I have a question. When I cook things like roast chicken, or roast something with garlic, my garlic always seems to turn to a burnt mess. For example, today, I am eating butternut squash, but my garlic burned in the oven. How can I overcome this issue? Most recipes seem to just put the garlic in the oven with the meat, or veg, but mine burns (i usually roast for 30-1h30 at 200 degrees).
 
Are you using whole garlic cloves or chopped? If whole, are you leaving the peel/skin on? Welcome to DC!:)
 
I chop them up into small pieces. Should I be leaving them in the skin?
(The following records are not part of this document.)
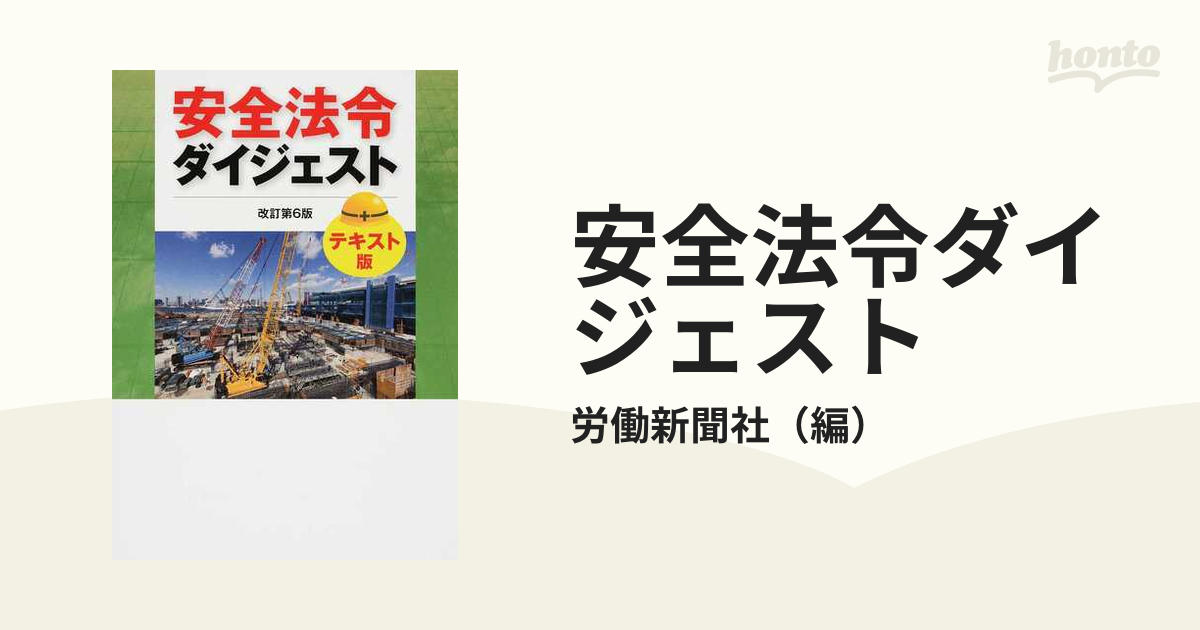 honto

安全法令
ダイジェスト
改訂第6版
テキスト版

安全法令ダイジェスト

労働新聞社（編）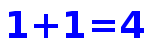 $1+1=4$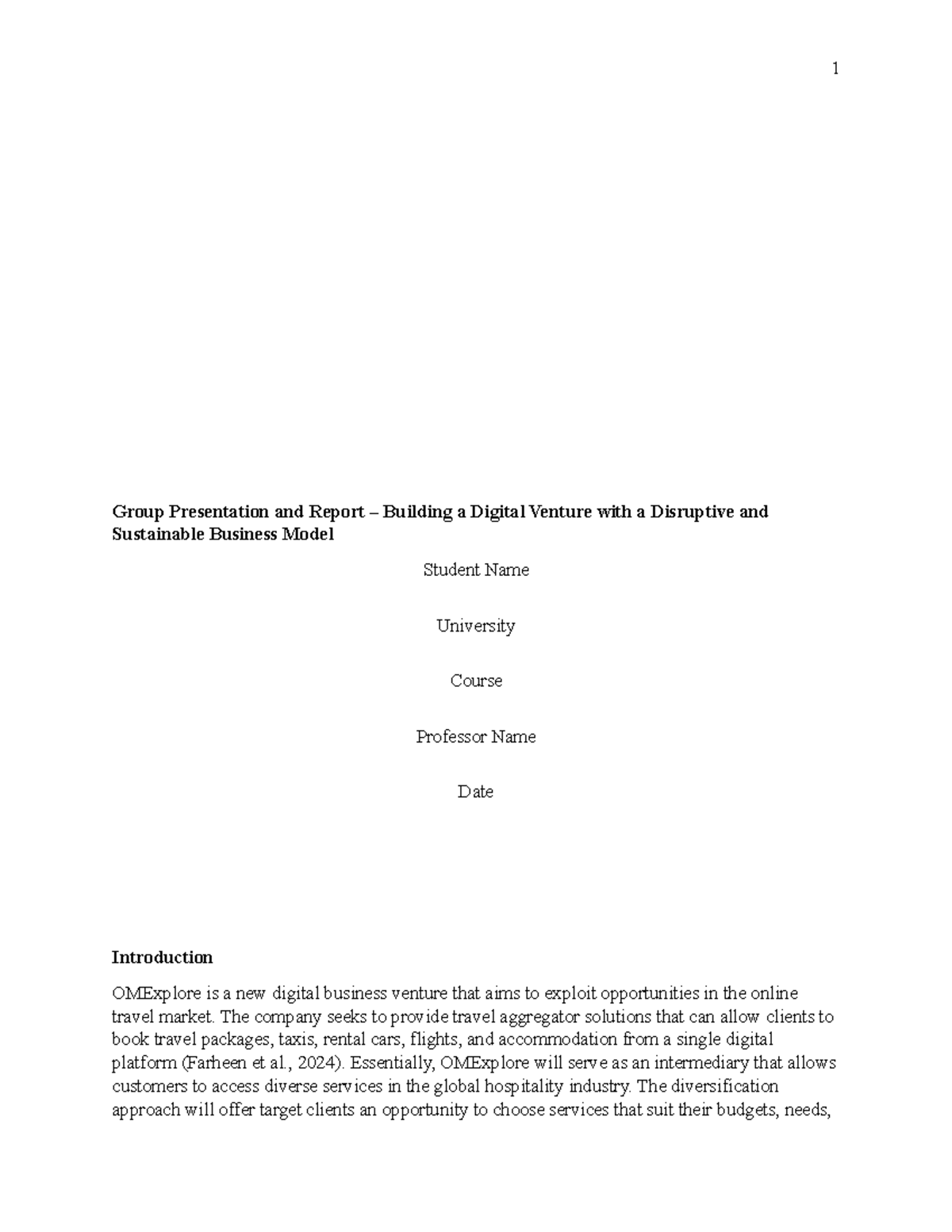 1

Group Presentation and Report – Building a Digital Venture with a Disruptive and Sustainable Business Model

Student Name

University

Course

Professor Name

Date

Introduction

OMExplore is a new digital business venture that aims to exploit opportunities in the online travel market. The company seeks to provide travel aggregator solutions that can allow clients to book travel packages, taxis, rental cars, flights, and accommodation from a single digital platform (Farheen et al., 2024). Essentially, OMExplore will serve as an intermediary that allows customers to access diverse services in the global hospitality industry. The diversification approach will offer target clients an opportunity to choose services that suit their budgets, needs,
Wow that sounds so obvious, but honestly I just didn't think of that lol. I was just looking at it thinking, how the bloody hell do they NOT burn their garlic!
 
I am guessing that is 200 degrees C.,
You could insert sliced or smashed garlic under the skin of the chicken. Garlic will need some kind of moisture (vegetable juices, oil, water, etc.) or it will burn in a hurry.
As far as roasted butternut squash goes, roast the squash with salt and pepper. Make a garlic/butter or other garlic sauce and dress the squash after it is tender.
 
If you want to convince yourself about leaving it whole, just take a whole head of garlic, cut the top off exposing the cloves, make a foil pouch, place the head (cut side up) in the center of the pouch, drizzle with olive oil, a sprinkle of koshar salt, seal the pouch and roast/bake in the oven @ 450 F for about an hour. Let cool. Now you can squeeze the head and the garlic will ooze out like a paste. Good on toasted bread or you can make a roasted garlic cream sauce for pasta!:yum: Many other uses for it as well.